* **Text extract**:
===

With a conventional ending I don't necesarrilly mean an ending where we all work together, but one where your choices ( albeit slightly) affected the outcome of the war and not some confetti explosion which rendered all choices pointless..... I hope they put the writer of his story arc back to school so he can develop his skills a bit more because this was 3rd grade level



Yeah I agree with your post entirely. Mass Effect follows the same sort of sci-fi techy style that is most commonly seen in  a show like Star Trek (something like the Dominion War maybe). A seemingly hopeless battle that truly felt as if heavy casualties were endured and that lives across the galaxy would be affected for better or worse.

===

* **Dataset records**:

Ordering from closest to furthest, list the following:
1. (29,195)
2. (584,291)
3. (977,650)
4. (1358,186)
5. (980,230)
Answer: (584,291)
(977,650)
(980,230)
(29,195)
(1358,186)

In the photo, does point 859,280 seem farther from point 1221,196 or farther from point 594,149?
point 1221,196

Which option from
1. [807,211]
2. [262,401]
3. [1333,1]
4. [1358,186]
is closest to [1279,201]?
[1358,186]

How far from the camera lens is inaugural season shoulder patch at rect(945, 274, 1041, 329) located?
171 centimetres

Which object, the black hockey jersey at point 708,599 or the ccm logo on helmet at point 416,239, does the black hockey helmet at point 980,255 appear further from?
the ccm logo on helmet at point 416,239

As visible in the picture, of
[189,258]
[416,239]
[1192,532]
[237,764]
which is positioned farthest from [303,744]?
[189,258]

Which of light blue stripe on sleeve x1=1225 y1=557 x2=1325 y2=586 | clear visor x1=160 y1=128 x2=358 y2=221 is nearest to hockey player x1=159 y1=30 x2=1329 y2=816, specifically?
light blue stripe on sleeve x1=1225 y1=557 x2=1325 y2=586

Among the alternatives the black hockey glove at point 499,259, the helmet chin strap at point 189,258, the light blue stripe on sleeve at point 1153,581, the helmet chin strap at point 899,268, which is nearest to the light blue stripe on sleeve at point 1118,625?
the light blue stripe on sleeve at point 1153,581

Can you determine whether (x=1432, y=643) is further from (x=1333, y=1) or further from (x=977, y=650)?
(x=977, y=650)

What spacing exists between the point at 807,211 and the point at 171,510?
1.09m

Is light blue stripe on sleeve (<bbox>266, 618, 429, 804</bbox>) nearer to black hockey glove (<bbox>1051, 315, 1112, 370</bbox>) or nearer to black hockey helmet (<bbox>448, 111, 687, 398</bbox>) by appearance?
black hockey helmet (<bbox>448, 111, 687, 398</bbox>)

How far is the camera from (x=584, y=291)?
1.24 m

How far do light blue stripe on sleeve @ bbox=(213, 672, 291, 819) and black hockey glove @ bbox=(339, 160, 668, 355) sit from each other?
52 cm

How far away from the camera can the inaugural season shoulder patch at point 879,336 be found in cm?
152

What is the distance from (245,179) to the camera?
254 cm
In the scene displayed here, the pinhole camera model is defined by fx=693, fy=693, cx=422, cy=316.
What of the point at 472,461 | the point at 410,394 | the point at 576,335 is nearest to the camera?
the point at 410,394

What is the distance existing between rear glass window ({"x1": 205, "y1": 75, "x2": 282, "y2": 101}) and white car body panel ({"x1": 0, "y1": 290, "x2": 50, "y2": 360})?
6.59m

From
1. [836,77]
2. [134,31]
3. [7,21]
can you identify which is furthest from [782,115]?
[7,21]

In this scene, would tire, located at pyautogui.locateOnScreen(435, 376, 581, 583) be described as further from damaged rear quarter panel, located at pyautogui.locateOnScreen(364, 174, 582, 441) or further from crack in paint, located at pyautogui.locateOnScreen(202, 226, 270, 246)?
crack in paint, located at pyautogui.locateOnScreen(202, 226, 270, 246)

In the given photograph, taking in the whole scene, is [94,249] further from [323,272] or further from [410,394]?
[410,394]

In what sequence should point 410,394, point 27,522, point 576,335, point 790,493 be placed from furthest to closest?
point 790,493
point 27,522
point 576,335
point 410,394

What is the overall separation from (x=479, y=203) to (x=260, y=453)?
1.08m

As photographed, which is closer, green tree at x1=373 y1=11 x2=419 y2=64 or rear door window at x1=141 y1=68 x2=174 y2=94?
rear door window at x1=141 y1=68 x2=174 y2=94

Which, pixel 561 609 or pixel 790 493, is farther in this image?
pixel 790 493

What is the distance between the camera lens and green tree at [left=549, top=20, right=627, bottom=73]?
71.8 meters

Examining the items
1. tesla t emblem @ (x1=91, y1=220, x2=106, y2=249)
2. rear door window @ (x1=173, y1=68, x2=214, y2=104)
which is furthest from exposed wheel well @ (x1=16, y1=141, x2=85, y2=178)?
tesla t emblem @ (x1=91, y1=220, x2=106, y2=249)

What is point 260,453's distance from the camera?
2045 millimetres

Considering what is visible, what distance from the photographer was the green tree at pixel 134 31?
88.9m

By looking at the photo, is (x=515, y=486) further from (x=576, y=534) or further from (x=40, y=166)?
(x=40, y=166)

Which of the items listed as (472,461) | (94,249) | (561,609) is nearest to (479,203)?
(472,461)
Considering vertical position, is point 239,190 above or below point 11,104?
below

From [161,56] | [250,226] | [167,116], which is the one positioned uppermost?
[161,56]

===

* **Task goal**: Say whether each statement agrees with the comments about the Mass Effect ending, answering yes or no and quoting the deciding words: 1. The first writer rates the story arc's writing at a 3rd grade level. 2. The second writer disagrees with the earlier post. 3. Mass Effect is said to share a style with Star Trek. The rows are separate material from the comments about the Mass Effect ending.

* **Full output**:
1. Yes: "this was 3rd grade level"
2. No: "Yeah I agree with your post entirely."
3. Yes: "follows the same sort of sci-fi techy style"